Conclusion: Variation was observed in the reporting of comorbidities of stroke in administrative data, and consideration of multiple sources of data may be necessary for research. Further work is needed to improve coding and clinical documentation for reporting of comorbidities in administrative data.
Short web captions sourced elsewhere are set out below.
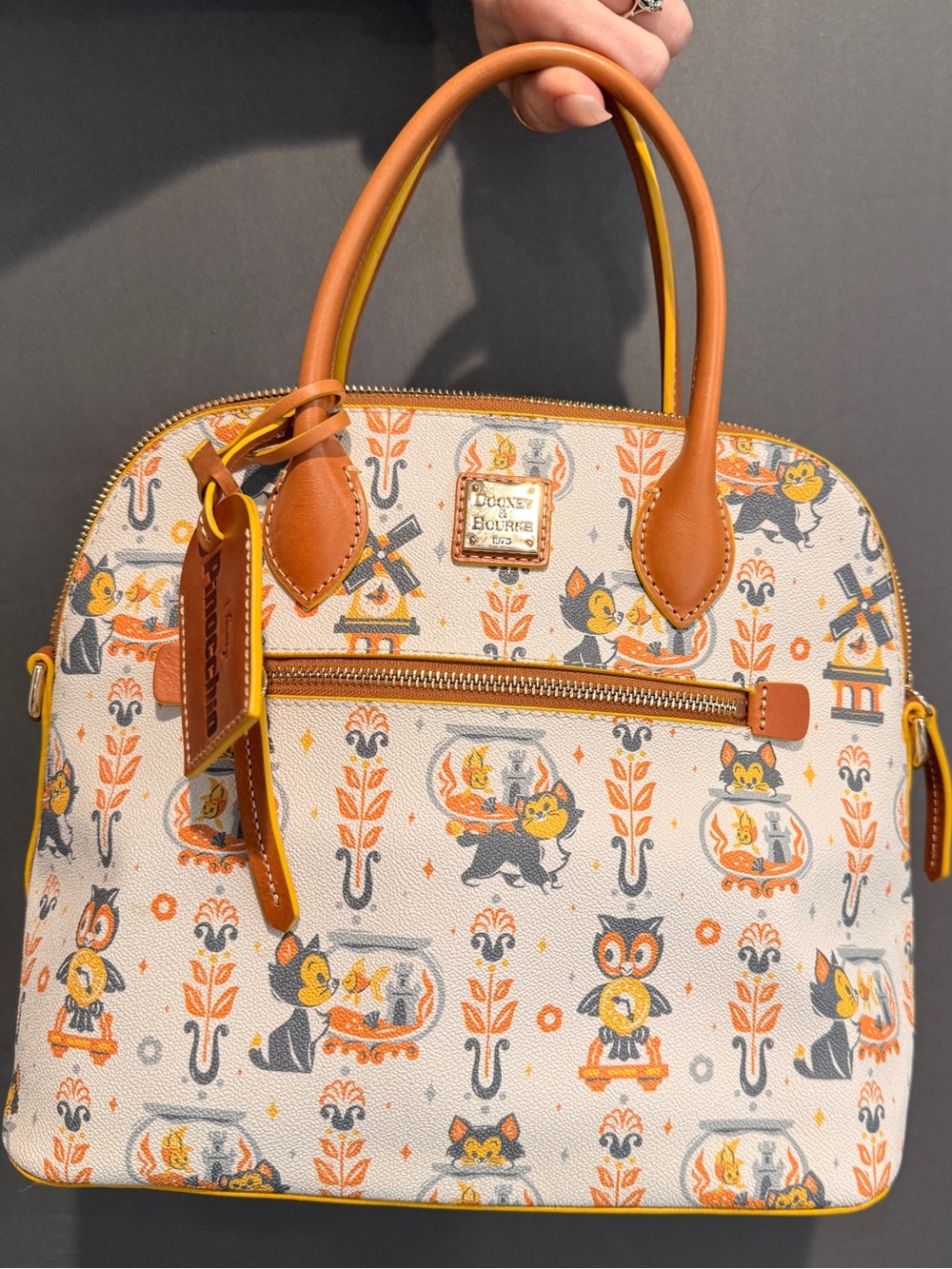Dooney & Bourke Disney’s Pinocchio Cream Satchel with Tan & Yellow Trim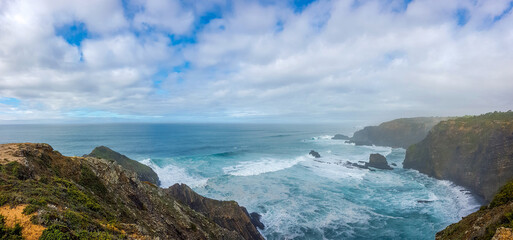 View on big waves comming in at the atlantic ocean coastline on the western algarve in soutern portugal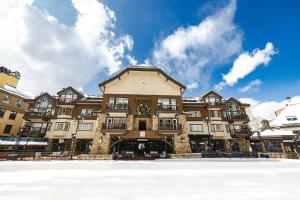 a large building with snow in front of it at Beaver Creek Village by Vail Resorts in Avon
比较行政数据、调查、临床试验和队列研究中收集的中风合并症。
背景:行政数据被广泛用于研究目的,但关于这些数据在确定中风相关合并症方面的质量的信息仍然有限:目的:比较使用国际疾病分类澳大利亚修订版(ICD-10-AM)或解剖治疗化学代码确定的中风合并症患病率与(i)自我报告数据和(ii)已发表研究中的合并症患病率:队列包括澳大利亚卒中临床登记处(N = 26,111)的医院收治的卒中或短暂性脑缺血发作患者(2012-2016 年;维多利亚州和昆士兰州)。数据与医院和药品数据集相连接,使用已发布的算法确定合并症。将这些合并症的敏感性、特异性和阳性预测值与 623 名患者的调查反馈(参考标准)进行了比较。同时还与已发表的卒中研究中的临床数据进行了间接比较:除糖尿病(93.0%)外,医院 ICD-10-AM 数据对大多数合并症的灵敏度较低。除高血压(70.5%)外,所有合并症的特异性都很好(87-96%)。与已发表的脑卒中研究(3 项临床试验和 1 项发病率研究)相比,我们队列中的糖尿病和心房颤动患病率与 ICD-10-AM 代码相似,但血脂异常和焦虑/抑郁患病率较低。而在配药数据中,血脂异常的灵敏度极高(94%),焦虑/抑郁的灵敏度一般(77%)。在药品数据中,高血压(78%)和焦虑或抑郁(76%)的特异性一般,但血脂异常(19%)和心脏病(46%)的特异性较差:结论:行政数据中中风合并症的报告存在差异,在研究中可能需要考虑多种数据来源。需要进一步改进行政数据中合并症的编码和临床记录。
本文章由计算机程序翻译,如有差异,请以英文原文为准。